После того, как с объективным порядком природы было покончено как с предрассудком и мифом, в наличии осталась природа в качестве массы материи. Ницше не хочет знать никакого закона, «который мы не только признаем, но и признаем стоящим выше нас» [136]. В той мере в какой рассудок, скроенный по аршину самосохранения, способен соблюдать закон жизни, этот закон является законом более сильного. И даже если вследствие формализма разума он не способен подать человечеству необходимый для подражания пример, по сравнению с изолгавшейся идеологией он всё же пользуется преимуществом фактичности. Виновными, таково учение Ницше, являются слабые, хитростью своей обходят они естественный закон. «Великую опасность для человека представляют не злые, не «хищники», а немощные.
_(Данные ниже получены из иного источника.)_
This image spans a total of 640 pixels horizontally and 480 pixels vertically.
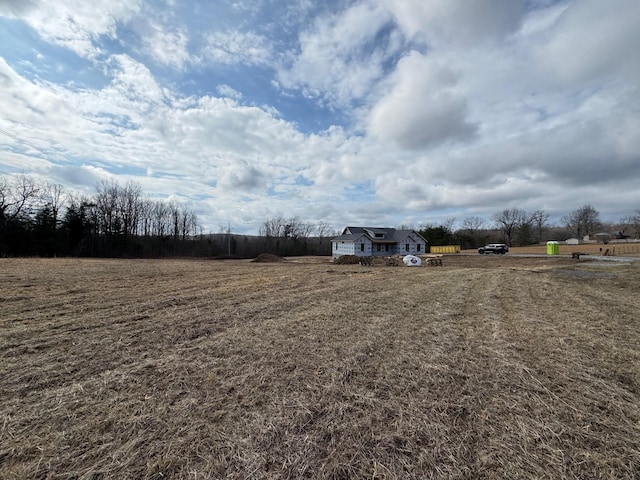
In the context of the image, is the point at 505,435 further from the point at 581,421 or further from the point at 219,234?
the point at 219,234

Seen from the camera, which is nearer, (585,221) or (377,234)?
(377,234)

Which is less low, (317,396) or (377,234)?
(377,234)

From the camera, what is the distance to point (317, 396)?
2.87 m

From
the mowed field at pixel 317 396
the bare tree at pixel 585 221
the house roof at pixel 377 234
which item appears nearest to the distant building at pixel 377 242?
the house roof at pixel 377 234

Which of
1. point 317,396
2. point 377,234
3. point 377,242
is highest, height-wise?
point 377,234

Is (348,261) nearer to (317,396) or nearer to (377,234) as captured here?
(377,234)

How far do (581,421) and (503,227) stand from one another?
84910 millimetres

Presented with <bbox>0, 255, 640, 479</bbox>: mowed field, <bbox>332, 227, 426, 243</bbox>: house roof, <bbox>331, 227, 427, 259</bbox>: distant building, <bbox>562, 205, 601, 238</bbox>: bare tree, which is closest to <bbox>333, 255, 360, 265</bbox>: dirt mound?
<bbox>331, 227, 427, 259</bbox>: distant building

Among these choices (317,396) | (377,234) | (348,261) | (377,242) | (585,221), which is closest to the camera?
(317,396)

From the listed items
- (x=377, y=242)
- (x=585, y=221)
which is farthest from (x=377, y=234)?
(x=585, y=221)

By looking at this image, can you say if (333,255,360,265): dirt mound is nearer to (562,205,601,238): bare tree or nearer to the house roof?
the house roof

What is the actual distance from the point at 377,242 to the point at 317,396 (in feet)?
124

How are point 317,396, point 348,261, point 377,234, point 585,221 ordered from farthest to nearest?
point 585,221, point 377,234, point 348,261, point 317,396

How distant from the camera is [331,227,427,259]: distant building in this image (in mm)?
38375
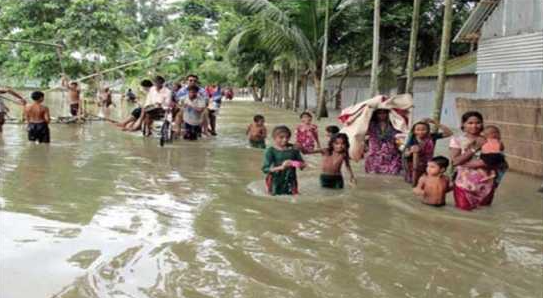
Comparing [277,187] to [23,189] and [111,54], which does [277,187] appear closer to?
[23,189]

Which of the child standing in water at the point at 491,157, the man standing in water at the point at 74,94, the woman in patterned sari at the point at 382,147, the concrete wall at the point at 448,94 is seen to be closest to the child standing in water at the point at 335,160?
the woman in patterned sari at the point at 382,147

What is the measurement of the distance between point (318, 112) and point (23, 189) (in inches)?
745

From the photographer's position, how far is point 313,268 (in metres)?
5.00

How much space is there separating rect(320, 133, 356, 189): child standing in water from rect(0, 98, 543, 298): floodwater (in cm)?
25

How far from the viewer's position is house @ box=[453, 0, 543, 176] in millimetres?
10984

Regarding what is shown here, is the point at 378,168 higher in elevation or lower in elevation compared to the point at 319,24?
lower

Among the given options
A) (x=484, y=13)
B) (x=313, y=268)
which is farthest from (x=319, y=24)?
(x=313, y=268)

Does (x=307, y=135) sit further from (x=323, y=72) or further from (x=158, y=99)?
(x=323, y=72)

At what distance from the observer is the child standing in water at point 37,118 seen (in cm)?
1330

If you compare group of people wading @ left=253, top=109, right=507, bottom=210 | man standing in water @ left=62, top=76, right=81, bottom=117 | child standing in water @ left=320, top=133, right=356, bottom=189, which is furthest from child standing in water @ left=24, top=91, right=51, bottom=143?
child standing in water @ left=320, top=133, right=356, bottom=189

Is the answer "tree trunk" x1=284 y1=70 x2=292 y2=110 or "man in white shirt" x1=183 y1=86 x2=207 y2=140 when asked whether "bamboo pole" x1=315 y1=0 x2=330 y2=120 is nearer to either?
"man in white shirt" x1=183 y1=86 x2=207 y2=140

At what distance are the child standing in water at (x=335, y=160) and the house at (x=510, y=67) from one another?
3954 millimetres

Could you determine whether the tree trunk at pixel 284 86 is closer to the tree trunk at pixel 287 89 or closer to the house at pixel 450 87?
the tree trunk at pixel 287 89

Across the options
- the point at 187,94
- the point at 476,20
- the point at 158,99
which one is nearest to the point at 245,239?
the point at 158,99
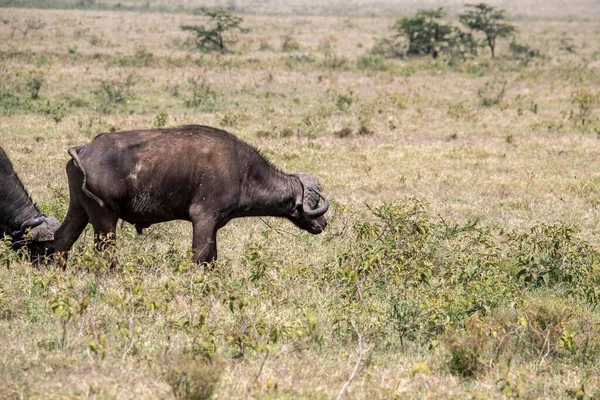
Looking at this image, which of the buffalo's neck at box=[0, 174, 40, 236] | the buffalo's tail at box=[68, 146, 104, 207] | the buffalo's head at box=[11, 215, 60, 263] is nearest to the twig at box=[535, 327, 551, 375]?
the buffalo's tail at box=[68, 146, 104, 207]

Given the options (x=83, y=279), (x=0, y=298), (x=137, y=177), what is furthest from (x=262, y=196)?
(x=0, y=298)

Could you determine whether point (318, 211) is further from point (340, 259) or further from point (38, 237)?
point (38, 237)

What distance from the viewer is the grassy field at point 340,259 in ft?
16.3

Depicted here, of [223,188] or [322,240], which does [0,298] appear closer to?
[223,188]

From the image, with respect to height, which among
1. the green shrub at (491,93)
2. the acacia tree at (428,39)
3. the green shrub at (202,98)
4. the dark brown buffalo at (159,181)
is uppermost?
the dark brown buffalo at (159,181)

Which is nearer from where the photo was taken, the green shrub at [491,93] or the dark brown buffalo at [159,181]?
the dark brown buffalo at [159,181]

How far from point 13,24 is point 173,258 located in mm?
33937

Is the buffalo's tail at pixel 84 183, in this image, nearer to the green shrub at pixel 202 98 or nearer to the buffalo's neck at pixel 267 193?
the buffalo's neck at pixel 267 193

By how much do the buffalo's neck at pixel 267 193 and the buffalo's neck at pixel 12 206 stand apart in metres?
2.25

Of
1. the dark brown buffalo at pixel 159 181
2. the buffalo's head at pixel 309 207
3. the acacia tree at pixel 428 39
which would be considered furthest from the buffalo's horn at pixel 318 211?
the acacia tree at pixel 428 39

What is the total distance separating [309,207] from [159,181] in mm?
1765

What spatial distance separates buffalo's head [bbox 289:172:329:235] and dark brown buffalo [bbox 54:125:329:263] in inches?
27.4

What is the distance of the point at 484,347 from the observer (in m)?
5.46

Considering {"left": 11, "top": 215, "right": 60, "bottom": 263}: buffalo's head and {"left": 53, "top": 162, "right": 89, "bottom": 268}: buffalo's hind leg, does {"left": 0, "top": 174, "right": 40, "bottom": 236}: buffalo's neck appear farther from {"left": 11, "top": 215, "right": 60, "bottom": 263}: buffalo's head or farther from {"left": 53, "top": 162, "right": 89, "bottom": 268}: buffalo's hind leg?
{"left": 53, "top": 162, "right": 89, "bottom": 268}: buffalo's hind leg
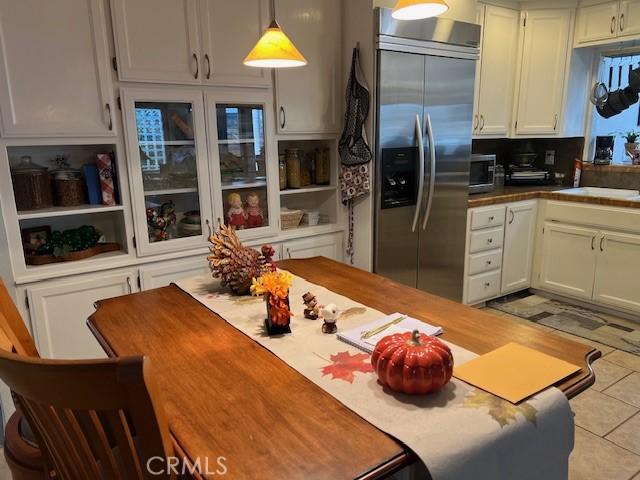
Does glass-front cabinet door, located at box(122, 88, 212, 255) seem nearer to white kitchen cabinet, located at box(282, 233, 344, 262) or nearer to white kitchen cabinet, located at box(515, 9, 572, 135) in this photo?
white kitchen cabinet, located at box(282, 233, 344, 262)

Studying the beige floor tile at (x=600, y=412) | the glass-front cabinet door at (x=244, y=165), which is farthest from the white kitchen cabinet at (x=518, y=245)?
the glass-front cabinet door at (x=244, y=165)

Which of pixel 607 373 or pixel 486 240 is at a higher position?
pixel 486 240

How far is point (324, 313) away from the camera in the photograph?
4.60ft

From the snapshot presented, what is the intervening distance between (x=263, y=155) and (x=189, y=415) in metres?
2.04

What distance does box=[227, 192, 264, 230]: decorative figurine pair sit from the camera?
2.79m

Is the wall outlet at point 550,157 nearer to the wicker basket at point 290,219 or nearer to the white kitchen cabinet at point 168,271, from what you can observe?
the wicker basket at point 290,219

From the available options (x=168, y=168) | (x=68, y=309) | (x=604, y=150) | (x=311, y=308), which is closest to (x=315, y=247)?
(x=168, y=168)

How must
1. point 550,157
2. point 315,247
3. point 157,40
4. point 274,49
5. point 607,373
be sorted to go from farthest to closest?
point 550,157 → point 315,247 → point 607,373 → point 157,40 → point 274,49

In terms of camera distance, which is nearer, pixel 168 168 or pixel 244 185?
pixel 168 168

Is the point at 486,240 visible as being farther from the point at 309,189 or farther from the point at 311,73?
the point at 311,73

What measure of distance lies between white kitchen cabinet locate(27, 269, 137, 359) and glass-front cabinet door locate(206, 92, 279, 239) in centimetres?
70

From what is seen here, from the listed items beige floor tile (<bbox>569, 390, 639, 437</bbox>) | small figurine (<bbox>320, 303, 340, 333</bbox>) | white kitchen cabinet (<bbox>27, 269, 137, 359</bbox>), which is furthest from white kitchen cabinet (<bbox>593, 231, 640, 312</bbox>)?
white kitchen cabinet (<bbox>27, 269, 137, 359</bbox>)

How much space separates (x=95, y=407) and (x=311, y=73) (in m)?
2.53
От рождения неудачники, побеждённые, надломленные, это они, это наислабейшие больше всего подтачивают жизнь среди людей, это они опаснее всего отравляют наше доверие к жизни, к человеку, к самим себе, это они заставляют нас сомневаться во всём этом». [137] Они принесли в мир христианство, которое не менее отвратительно и ненавистно Ницше, чем Саду. «Репрессалии, применяемые слабым к сильному воистину не в природе вещей; они относятся к сфере духовного, но не телесного; для того, чтобы применить такого рода репрессалии слабый должен использовать силы, которыми он не обладает; он должен по характеру стать таким, каким быть ему не дано, в известном смысле совершить насилие над своей природой.
Но что действительно является правильным в законах этой мудрой матери, так это оскорбление слабого сильным, потому что для того, чтобы вступить на этот путь, ему нужно только воспользоваться теми дарованиями, которыми он уже обладает; ему не нужно рядиться, подобно слабому, в характер иной нежели его собственный; он лишь позволяет проявиться в действии тому, чем он наделен от природы. Всё, что из этого следует, является таким образом естественным: чинимые им гнёт, насильственные действия, жестокости, тирании, несправедливости … чисты как та рука, что наложила их отпечаток на него; и когда пользуется он всеми своими правами, чтобы угнетать и обирать слабого, совершает он лишь самую естественную в мире вещь … Мы таким образом никогда не должны испытывать угрызений совести, отбирая у слабого то, что мы можем у него отнять, ибо нами не совершается преступление, как его, напротив, характеризует акт защиты или мести со стороны слабого». [138] Если слабый обороняется, он тем самым учиняет беззаконие, «а именно стремясь преодолеть свойство слабости, запечатлённое в нём самой природой: она создала его рабом и бедным, он не желает покориться, в этом беззаконие его» [139].
В такого рода искусно составленных речах развивает Дорваль, глава респектабельной парижской шайки, перед Жюльеттой тайное кредо всех доминирующих классов, которое Ницше, приумноживший его психологией рессентимента, ставит в упрек современности. Подобно Жюльетте восхищается он «прекрасной ужасностью поступка » [140], даже если, будучи немецким профессором, и отличается он от Сада тем, что дезавуирует уголовных преступников, потому что их эгоизм «направлен на низменные цели и ими ограничивается. Если цели являются великими, человечество прибегает к иным меркам и не считает «преступлением» как таковым даже самые ужасные средства».[141]